The following are important things to consider as you begin to seek a mental health care provider:

  • If you want a provider who shares specific parts of their identity with you, you may be able to find out if your provider is LGBTQI by reading their profiles or websites.
  • It may be easier to find a provider that has a baseline competency in LGBTQI issues, rather than one who specializes in LGBTQI care. If your mental health conditions are not rooted in sexual orientation and/or gender identity, it may not be necessary for the provider to be specialized in LGBTQI issues.
  • If you are transgender and are seeking a mental health professional to write a letter of support for gender affirming medical care or for legal documentation change, you should seek a provider who understands the insurance or legal requirements of support letters

Step 2: Gather Referrals

Many websites that provide mental health professional directory searches, including insurance company websites, have filters that allow you to show only mental health providers who have a specialty or competency in working with LGBTQI patients. By contacting your carrier’s information number, you may also receive assistance with finding providers in your area that accept your insurance and list LGBTQI competency in their profile.

Your SupportLinc program offers in-the-moment support, guidance, and expert referrals to local LGBTQI competent providers by calling 888-881-5462. Assistance is available hours a day, 365 days of the year.

Many LGBTQI organizations and community groups also provide directories that have been vetted by other LGBTQI people. You may want to check with:

  • Local LGBTQI community centers
  • Local LGBTQI health centers
  • LGBTQI community groups such as equality groups, health collectives, social organizations, support groups
  • Affirming places of worship

Step 3: Make the Call

You may find it difficult to make an initial call to a mental health provider. Transgender people in particular may feel uncomfortable talking on the phone due to concerns about being misgendered due to their natural voice range. If you find you’re reluctant to call, ask a friend or family member to call for you.

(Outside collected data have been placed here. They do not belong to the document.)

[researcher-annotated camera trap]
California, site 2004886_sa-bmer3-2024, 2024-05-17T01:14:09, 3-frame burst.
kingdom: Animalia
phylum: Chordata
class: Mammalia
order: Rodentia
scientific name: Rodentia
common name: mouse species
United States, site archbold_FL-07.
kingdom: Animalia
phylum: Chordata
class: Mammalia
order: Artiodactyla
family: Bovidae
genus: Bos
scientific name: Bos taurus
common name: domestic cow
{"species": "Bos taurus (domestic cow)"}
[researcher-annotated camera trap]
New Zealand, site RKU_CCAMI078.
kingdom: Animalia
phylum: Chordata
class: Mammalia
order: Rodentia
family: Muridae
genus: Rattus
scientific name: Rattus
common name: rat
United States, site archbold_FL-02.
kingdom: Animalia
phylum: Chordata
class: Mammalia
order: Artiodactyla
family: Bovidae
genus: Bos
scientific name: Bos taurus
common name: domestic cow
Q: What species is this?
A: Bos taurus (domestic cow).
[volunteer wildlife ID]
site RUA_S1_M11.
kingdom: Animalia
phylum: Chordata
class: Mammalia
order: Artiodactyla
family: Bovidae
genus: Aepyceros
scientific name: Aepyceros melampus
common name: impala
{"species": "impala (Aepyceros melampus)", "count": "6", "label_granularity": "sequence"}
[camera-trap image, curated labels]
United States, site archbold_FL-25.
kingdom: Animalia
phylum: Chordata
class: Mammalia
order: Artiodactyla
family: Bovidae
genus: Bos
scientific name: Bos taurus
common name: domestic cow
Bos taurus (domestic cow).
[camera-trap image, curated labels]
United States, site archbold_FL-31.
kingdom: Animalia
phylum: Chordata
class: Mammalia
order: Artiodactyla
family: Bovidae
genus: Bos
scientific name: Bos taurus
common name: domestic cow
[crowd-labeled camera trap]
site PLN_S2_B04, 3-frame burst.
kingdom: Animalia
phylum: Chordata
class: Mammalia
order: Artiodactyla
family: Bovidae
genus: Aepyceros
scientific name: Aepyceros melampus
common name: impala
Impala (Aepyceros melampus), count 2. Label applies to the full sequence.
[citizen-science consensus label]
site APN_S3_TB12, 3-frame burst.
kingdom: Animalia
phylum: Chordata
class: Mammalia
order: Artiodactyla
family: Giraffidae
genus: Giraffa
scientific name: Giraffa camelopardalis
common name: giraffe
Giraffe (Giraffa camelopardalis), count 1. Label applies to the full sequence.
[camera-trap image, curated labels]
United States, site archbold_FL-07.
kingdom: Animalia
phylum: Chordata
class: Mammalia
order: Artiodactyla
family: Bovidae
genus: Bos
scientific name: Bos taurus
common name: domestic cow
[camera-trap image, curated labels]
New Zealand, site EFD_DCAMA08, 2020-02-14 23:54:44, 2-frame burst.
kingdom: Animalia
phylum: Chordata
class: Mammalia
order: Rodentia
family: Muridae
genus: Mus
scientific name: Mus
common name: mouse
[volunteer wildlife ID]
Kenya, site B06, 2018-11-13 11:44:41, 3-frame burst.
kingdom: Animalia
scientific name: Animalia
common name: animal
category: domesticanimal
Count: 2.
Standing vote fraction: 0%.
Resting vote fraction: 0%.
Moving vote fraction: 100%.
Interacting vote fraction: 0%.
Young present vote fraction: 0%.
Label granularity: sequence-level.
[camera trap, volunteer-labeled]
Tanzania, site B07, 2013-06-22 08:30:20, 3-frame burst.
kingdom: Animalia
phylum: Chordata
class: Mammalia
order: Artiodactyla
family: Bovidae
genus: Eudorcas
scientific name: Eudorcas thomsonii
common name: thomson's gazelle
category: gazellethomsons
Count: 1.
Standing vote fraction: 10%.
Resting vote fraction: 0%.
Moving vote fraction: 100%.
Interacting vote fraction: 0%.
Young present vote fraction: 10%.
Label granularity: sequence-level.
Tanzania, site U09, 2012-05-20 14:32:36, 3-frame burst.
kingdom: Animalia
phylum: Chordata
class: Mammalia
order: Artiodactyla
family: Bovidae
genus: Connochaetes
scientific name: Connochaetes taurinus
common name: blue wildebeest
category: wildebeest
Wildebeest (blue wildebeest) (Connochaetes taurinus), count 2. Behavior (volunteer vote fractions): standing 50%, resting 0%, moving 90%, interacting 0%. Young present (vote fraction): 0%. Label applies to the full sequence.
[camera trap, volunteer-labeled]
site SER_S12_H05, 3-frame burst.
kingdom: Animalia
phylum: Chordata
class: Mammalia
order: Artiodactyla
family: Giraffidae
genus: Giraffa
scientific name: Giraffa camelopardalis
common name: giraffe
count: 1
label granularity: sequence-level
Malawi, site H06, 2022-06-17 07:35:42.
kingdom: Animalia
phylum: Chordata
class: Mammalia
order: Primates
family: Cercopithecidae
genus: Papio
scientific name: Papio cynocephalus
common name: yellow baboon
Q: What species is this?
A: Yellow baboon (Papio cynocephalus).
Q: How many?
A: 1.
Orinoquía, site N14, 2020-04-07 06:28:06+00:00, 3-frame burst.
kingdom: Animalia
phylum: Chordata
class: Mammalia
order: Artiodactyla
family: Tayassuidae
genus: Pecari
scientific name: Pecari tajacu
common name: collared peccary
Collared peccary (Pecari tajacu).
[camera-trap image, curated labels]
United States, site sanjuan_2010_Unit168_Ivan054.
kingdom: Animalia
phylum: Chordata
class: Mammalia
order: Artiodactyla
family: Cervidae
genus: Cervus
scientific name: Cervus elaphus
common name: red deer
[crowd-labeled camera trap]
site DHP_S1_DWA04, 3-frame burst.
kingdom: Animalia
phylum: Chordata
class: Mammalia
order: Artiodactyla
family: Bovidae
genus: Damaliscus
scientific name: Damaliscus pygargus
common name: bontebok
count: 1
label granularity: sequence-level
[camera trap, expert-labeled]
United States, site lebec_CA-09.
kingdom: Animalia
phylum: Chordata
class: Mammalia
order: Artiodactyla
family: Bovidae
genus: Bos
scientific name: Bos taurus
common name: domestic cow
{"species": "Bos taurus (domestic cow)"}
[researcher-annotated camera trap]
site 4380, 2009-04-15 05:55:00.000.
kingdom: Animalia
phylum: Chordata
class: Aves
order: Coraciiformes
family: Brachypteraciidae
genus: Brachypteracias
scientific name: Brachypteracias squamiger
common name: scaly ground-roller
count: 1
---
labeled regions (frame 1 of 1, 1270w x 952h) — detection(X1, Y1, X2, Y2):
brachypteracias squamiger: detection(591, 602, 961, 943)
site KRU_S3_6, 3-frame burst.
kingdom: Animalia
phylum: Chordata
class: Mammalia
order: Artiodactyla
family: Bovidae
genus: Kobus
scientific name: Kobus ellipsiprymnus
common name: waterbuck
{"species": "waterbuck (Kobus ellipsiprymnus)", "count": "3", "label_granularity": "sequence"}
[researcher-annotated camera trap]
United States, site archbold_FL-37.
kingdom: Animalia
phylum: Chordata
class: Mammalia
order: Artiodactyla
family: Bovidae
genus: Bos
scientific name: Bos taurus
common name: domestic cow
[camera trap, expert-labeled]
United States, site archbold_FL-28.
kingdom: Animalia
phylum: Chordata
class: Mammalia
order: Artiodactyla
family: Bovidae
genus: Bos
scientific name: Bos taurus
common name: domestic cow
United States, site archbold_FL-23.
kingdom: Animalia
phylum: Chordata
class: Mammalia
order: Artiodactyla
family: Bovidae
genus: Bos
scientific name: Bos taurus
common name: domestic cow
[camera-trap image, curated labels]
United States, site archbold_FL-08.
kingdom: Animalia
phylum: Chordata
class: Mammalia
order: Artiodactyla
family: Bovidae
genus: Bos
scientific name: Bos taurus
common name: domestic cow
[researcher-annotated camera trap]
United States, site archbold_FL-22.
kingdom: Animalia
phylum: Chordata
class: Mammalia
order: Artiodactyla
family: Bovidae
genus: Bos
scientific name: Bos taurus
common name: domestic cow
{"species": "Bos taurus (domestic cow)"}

When making the initial call, feel free to ask the provider if they have previous experience with or if they are comfortable working with LGBTQI patients. You can wait to ask this during the first appointment, but you may save time and energy inquiring at the start.

Step 4: Ask Questions

Providers expect and welcome questions from their patients or clients, since this helps them better understand what is important in their treatment.

In your first visit with a mental health provider, be forthright about the fact that you are looking for an LGBTQI competent provider. To avoid selecting a practitioner that uses the discredited and harmful practice of conversion or reparative therapy –  aimed at changing a person’s sexual orientation or gender identity – ask, “Do you provide conversion therapy or reparative therapy?” and follow up by asking how they feel about that specific practice to make sure you are not selecting a provider that advocates for this type of treatment.

Additionally, you should not feel like you need to educate providers about the basic concepts of LGBTQI identities. To prevent that, consider asking the following questions:

  • My identity is ______. What experience do you have working with people with that identity?
  • What experience do you have with the LGBTQI community?
  • Do you have any specific training or certifications that relate to working with LGBTQI clients?

Step 5: Build a Relationship

It may take several calls to find the right provider for you. If the provider does not have the knowledge or experience that you are looking for, you can move on to the next provider and keep searching.

Remember, you are seeking a person that is going to help you improve your mental health. By stating your needs and asking the right questions, you can find someone who can mindfully address your identity throughout the duration of your treatment.